### WORK REQUIRED
Can you copy out every one of the entries below again, word for word and unchanged?
########
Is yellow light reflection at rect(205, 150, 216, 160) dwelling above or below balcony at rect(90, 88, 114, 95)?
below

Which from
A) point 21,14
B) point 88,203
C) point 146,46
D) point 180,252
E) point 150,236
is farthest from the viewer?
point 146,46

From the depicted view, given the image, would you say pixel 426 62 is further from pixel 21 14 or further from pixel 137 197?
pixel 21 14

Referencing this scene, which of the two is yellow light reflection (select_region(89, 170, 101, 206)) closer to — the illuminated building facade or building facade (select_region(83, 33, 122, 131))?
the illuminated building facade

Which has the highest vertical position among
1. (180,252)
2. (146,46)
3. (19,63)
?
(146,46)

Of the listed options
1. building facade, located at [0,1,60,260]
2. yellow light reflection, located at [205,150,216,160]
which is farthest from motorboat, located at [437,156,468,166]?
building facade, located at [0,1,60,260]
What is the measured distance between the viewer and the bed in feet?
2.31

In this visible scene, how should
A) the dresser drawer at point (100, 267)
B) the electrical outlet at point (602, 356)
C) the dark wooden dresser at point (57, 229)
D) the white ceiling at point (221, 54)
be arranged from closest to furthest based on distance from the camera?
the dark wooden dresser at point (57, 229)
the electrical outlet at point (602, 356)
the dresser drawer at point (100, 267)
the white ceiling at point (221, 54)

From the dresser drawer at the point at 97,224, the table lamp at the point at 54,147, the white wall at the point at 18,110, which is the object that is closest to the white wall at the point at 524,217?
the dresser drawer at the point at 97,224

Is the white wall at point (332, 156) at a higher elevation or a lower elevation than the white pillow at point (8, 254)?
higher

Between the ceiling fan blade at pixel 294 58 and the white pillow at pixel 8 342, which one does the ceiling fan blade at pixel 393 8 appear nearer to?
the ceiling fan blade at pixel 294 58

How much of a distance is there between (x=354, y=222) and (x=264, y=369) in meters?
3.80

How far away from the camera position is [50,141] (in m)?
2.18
########
### OUTPUT OF THE TASK
Is yellow light reflection at rect(205, 150, 216, 160) dwelling above or below balcony at rect(90, 88, 114, 95)?
below

Which from
A) point 21,14
B) point 88,203
C) point 146,46
D) point 180,252
E) point 150,236
is farthest from the viewer?
point 146,46

From the depicted view, given the image, would you say pixel 426 62 is further from pixel 21 14 or further from pixel 137 197?
pixel 21 14

Referencing this scene, which of the two is yellow light reflection (select_region(89, 170, 101, 206)) closer to — the illuminated building facade or building facade (select_region(83, 33, 122, 131))?
the illuminated building facade

Which has the highest vertical position among
1. (180,252)
2. (146,46)
3. (19,63)
?
(146,46)

Of the listed options
1. building facade, located at [0,1,60,260]
2. yellow light reflection, located at [205,150,216,160]
which is farthest from motorboat, located at [437,156,468,166]?
building facade, located at [0,1,60,260]
What is the measured distance between the viewer and the bed in feet?
2.31

In this visible scene, how should
A) the dresser drawer at point (100, 267)
B) the electrical outlet at point (602, 356)
C) the dark wooden dresser at point (57, 229)
D) the white ceiling at point (221, 54)
be arranged from closest to furthest based on distance from the camera?
the dark wooden dresser at point (57, 229)
the electrical outlet at point (602, 356)
the dresser drawer at point (100, 267)
the white ceiling at point (221, 54)

From the dresser drawer at the point at 97,224, the table lamp at the point at 54,147, the white wall at the point at 18,110, which is the object that is closest to the white wall at the point at 524,217?
the dresser drawer at the point at 97,224

Is the white wall at point (332, 156) at a higher elevation or a lower elevation than the white pillow at point (8, 254)?
higher

Between the ceiling fan blade at pixel 294 58 and the white pillow at pixel 8 342, which one does the ceiling fan blade at pixel 393 8 appear nearer to?
the ceiling fan blade at pixel 294 58

How much of a distance is there between (x=354, y=222) and (x=264, y=369) in meters?
3.80

How far away from the camera position is [50,141] (in m)?
2.18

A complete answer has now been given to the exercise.